REQUIRED ACTION:
Please write out the passage on vascular tissue in plants word for word, from "Vascular tissue is" to "xylem and phloem.".

Vascular Tissue in Plants

Vascular tissue is found in all vegetative organs of a plant: the roots, the stems, and the leaves.

Not all plants have vascular tissue. Plants such as algae and bryophytes such as mosses, liverworts, and hornworts get water and minerals from their environment by simple diffusion. Thus, they are devoid of vascular tissue. In contrast, gymnosperms (mostly land plants) and ferns require vascular tissue to conduct water and minerals from the soil to all plant parts. Also, they transport the food produced by the leaf to the rest of the parts.

Both xylem and phloem start as specialized tissue called cambium. Cambium cells are similar to stem cells that can divide into any tissue. Vascular tissue cells develop from vascular cambium. Cells of vascular cambium can become either xylem or phloem.

As we know, plants have two main types of vascular tissue: xylem and phloem.

1. Xylem

It is the vascular tissue transporting water and minerals from roots through the shoots to all parts of the plant. Xylem cells are dead cells forming a hollow cylinder, similar to a pipe that runs entirely from the roots to the leaves. Since xylem cells have thick cell walls, they also support the plant body.

The main conducting vessels of the xylem are the tracheids and the vessels. Tracheids are long thin tubes found in almost all vascular plants, while vessels are large tubes found primarily on angiosperms. The tracheids and vessels form pipes that have pores and perforated ends, allowing water and minerals to be transported from one tube to another and out to the surrounding tissues.

2. Phloem

It is the living, permanent tissue transporting sugars from the leaf to the rest of the plant. Phloem also carries various hormones and chemicals necessary for the growth and defense of the plant with the sap.

DATASET ENTRIES:
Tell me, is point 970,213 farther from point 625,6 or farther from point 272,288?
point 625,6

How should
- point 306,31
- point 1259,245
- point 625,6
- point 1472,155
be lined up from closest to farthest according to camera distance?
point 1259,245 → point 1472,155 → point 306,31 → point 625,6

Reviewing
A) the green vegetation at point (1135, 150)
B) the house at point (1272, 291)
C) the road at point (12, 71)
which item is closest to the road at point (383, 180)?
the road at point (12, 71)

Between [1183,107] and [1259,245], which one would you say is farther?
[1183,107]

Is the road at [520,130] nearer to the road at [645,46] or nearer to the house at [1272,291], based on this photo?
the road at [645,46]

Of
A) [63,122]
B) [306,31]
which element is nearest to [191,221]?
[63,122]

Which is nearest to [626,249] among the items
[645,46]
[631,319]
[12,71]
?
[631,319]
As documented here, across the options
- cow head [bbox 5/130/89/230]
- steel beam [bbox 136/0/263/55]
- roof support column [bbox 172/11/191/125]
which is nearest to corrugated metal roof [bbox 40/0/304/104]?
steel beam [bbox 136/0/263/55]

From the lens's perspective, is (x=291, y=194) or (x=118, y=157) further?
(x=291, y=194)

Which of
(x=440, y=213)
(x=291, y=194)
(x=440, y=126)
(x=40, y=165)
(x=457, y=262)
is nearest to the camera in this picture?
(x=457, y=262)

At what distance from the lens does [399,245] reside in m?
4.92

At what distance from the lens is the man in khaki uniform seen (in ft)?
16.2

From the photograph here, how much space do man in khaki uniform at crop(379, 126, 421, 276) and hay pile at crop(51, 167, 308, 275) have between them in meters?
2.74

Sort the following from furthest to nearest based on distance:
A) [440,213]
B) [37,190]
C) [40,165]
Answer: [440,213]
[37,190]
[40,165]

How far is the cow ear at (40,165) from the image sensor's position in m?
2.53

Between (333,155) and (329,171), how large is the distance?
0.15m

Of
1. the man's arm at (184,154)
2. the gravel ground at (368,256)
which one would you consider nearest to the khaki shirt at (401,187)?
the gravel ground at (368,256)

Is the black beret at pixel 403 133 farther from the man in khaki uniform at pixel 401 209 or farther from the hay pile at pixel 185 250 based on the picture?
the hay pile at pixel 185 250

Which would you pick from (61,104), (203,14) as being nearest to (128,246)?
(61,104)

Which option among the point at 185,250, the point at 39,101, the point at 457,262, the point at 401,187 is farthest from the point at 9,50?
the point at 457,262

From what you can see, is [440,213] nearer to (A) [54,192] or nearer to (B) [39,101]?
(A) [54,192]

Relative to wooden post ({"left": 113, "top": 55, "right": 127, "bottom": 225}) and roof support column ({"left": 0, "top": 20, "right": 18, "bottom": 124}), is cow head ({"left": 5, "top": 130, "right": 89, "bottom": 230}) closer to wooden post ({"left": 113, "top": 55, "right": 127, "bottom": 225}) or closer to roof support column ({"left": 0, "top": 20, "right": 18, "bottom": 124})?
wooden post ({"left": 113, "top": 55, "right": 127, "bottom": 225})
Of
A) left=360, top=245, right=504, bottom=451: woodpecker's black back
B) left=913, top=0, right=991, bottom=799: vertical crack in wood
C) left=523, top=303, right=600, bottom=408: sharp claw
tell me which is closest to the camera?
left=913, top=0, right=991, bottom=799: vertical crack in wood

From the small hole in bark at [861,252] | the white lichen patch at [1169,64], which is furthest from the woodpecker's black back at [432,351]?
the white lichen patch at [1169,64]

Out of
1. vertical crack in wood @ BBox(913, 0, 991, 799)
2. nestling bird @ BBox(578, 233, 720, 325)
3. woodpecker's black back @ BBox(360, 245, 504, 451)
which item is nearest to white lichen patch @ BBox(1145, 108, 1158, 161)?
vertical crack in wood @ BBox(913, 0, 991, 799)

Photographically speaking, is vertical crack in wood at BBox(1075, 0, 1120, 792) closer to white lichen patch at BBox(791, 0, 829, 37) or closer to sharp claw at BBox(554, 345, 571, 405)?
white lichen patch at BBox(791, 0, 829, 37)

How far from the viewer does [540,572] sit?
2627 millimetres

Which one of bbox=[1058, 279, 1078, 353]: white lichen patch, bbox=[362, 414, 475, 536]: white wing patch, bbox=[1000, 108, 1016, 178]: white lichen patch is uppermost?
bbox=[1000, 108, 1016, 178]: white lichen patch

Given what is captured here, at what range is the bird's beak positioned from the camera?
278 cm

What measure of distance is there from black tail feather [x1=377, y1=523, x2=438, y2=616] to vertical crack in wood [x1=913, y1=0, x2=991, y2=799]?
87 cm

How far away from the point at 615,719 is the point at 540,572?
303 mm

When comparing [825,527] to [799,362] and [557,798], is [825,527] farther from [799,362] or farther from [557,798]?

EXERCISE OUTPUT:
Vascular tissue is found in all vegetative organs of a plant: the roots, the stems, and the leaves.

Not all plants have vascular tissue. Plants such as algae and bryophytes such as mosses, liverworts, and hornworts get water and minerals from their environment by simple diffusion. Thus, they are devoid of vascular tissue. In contrast, gymnosperms (mostly land plants) and ferns require vascular tissue to conduct water and minerals from the soil to all plant parts. Also, they transport the food produced by the leaf to the rest of the parts.

Both xylem and phloem start as specialized tissue called cambium. Cambium cells are similar to stem cells that can divide into any tissue. Vascular tissue cells develop from vascular cambium. Cells of vascular cambium can become either xylem or phloem.

As we know, plants have two main types of vascular tissue: xylem and phloem.